The left is often so immured in its own agenda of fairness that it forgets this simple fact about politics in the age of networked communication: you need a communicator, who uses simple words and ideas naturally – or is prepared to employ advisers who will drill such instincts into them. This has to happen before the primaries, not after them.
Next, because in a high turnout-era elections are won by getting some people to switch sides, the Democrats need someone who is prepared to reach across the front lines of the culture wars and – as Jeremy Corbyn did in June 2017 – campaign almost against their own party’s obsessions. That person cannot be publicly steeped in Wall Street cash, nor a self-aggrandising dweeb from Silicon Valley.
While they’re looking for the right candidate however, the Democrats face a more immediate choice: how to play things in Congress. On the principle that if you visit a surgeon they will suggest an operation, it is likely that, as the new Democratic caucus assembles, its old leaders will suggest compromising with Trump to avoid antagonising his mass base any further.

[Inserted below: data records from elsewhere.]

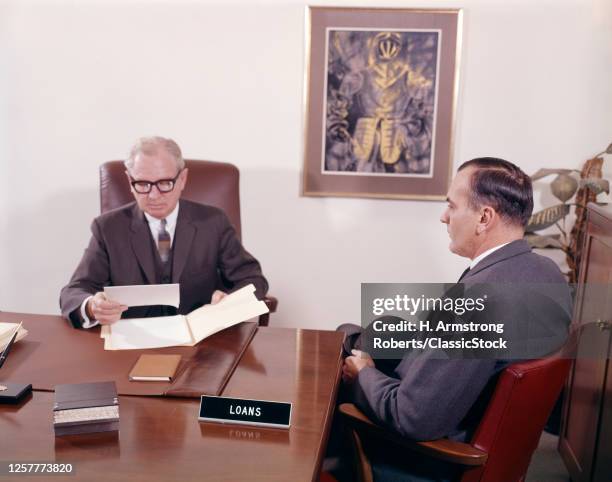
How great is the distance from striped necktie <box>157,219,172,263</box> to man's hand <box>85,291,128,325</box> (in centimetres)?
55

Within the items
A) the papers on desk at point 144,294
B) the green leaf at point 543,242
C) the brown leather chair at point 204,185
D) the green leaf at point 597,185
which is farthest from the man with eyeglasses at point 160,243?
the green leaf at point 597,185

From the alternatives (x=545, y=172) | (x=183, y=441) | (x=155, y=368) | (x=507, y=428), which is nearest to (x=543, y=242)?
(x=545, y=172)

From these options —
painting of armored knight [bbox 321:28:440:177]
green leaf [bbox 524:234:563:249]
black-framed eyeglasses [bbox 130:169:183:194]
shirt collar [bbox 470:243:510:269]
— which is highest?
painting of armored knight [bbox 321:28:440:177]

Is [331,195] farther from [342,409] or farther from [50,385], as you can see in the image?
[50,385]

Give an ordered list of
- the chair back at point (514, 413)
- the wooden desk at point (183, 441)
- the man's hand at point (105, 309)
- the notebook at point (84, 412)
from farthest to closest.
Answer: the man's hand at point (105, 309)
the chair back at point (514, 413)
the notebook at point (84, 412)
the wooden desk at point (183, 441)

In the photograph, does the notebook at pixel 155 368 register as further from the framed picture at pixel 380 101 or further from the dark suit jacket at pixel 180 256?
the framed picture at pixel 380 101

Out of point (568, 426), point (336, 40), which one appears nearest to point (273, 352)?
point (568, 426)

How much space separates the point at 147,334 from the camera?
192 centimetres

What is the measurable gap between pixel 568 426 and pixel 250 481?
1.84 metres

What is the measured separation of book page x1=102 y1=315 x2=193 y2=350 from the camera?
1.85 metres

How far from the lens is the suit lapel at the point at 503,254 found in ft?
5.32

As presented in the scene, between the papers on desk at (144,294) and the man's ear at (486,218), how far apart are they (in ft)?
2.94

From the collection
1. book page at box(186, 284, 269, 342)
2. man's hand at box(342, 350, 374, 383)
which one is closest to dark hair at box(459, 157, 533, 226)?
man's hand at box(342, 350, 374, 383)

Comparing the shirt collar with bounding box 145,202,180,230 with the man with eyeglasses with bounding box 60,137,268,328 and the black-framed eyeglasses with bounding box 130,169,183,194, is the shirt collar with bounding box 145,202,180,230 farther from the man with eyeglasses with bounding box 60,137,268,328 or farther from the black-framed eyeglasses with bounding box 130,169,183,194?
the black-framed eyeglasses with bounding box 130,169,183,194
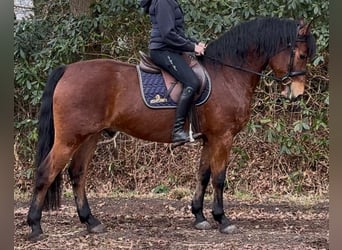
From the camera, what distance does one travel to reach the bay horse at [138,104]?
15.8 ft

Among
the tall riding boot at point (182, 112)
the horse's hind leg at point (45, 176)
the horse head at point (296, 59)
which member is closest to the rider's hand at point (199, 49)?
the tall riding boot at point (182, 112)

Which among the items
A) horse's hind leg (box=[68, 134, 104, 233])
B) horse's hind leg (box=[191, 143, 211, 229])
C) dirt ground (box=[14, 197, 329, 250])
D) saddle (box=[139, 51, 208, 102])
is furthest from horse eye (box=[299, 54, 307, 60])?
horse's hind leg (box=[68, 134, 104, 233])

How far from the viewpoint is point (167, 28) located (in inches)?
189

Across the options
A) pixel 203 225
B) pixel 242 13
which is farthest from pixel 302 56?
pixel 242 13

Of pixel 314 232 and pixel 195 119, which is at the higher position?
pixel 195 119

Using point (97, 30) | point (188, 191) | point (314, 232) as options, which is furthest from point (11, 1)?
point (97, 30)

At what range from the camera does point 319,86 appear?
851cm

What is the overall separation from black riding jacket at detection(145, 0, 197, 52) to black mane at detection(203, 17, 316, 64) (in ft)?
1.33

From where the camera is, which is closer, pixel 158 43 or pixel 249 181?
pixel 158 43

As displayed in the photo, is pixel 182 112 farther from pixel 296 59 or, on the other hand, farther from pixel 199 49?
pixel 296 59

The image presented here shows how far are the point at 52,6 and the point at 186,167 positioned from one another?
400cm

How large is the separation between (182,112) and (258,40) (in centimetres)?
113

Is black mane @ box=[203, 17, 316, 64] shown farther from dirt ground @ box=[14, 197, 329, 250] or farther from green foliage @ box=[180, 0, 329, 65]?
green foliage @ box=[180, 0, 329, 65]

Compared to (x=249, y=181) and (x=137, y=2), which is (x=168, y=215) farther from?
(x=137, y=2)
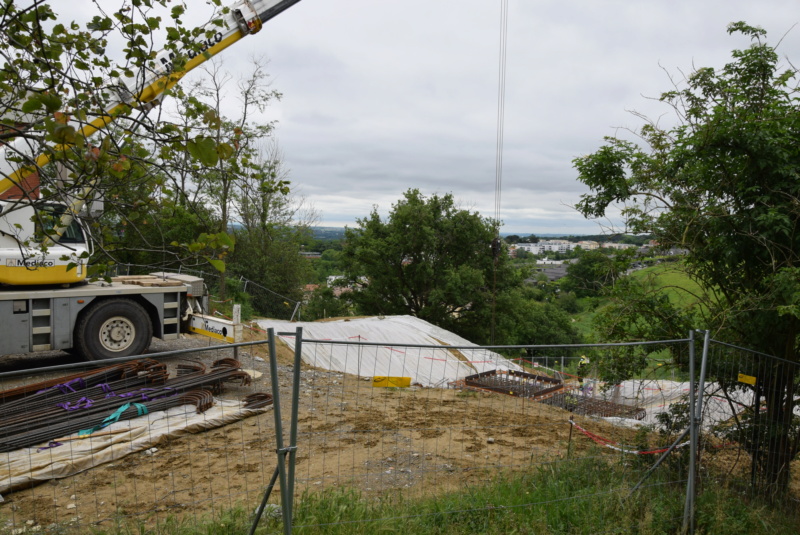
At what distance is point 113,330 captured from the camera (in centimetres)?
1073

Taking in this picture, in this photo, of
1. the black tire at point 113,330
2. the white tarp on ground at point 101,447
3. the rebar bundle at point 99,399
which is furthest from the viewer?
the black tire at point 113,330

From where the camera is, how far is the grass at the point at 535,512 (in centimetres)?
434

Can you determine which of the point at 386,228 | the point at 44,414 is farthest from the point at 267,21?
the point at 386,228

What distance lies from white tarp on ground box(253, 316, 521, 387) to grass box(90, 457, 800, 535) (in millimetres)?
6915

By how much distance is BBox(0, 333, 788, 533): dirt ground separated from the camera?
17.6ft

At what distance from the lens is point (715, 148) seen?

It would be sensible if it could work – but it will not. He will declare war on the House majority and they should reciprocate, but cleverly. The issues they fight on have to be ruthlessly prioritised: they have to resonate in Indiana, Pennsylvania, Florida and Ohio first, and Brooklyn and Austin, Texas, last.
The enlarged progressive caucus among Democrat Congress members should test its strength by deposing Nancy Pelosi in short order, and installing a new leader prepared to empower and listen to the left and centre left.
But the strategic task for the Democrats goes beyond this. Last night was belated evidence that the “rising American majority” thesis of pollster Stan Greenberg is basically correct. Educated people, single women, ethnic minorities and millennials will soon, together, form an unbeatable demographic majority. Sure, there are Trump supporters among all these groups, but what holds most of them to the President are varieties of insecurity, which intelligent politics and a generation of honest, dedicated politicians can address.
The task is not to weld the Bernie movement into an alliance with Wall Street and Silicon Valley. The challenge goes much deeper. It is to weld the interests of liberal, tolerant, diverse and educated America into an offer to a chunk of people for whom all these labels do not apply, and break them away from Trump.
The hard way to a renaissance of American liberalism and openness lies through confrontation with the reactionaries and their defeat: not just via the elections, but via derigging the voting system and judiciary. The smart way lies in discovering, as Ojeda did, language that can reach across the divide.
Finally, it’s worth remembering, as late as the 1990s it was a political truism that the US was a conservative country, where the Democrats to have any chance of winning, had to pander to southern white racism, and to eschew all rhetoric of social justice or opposition to imperialist war. Thanks to inspirational political leaders – such as Alexandria Ocasio Cortez in Brooklyn, Beto O’Rourke in Texas or Lizzie Fletcher, who took the normally Republican suburbs of Houston where George W. Bush cut his teeth – that time is over. Don’t be downhearted that Trump rallied a few tens of thousands of racists to keep the Senate. In the long run, to borrow a phrase from Keynes, that America is dead.
Update: a line in an earlier version of this article mistakenly implying that Republicans “gerrymandered” the Senate has been removed. Senate seats are allocated on a per-state basis, so Republicans are limited in their gerrymandering to House of Representatives elections only.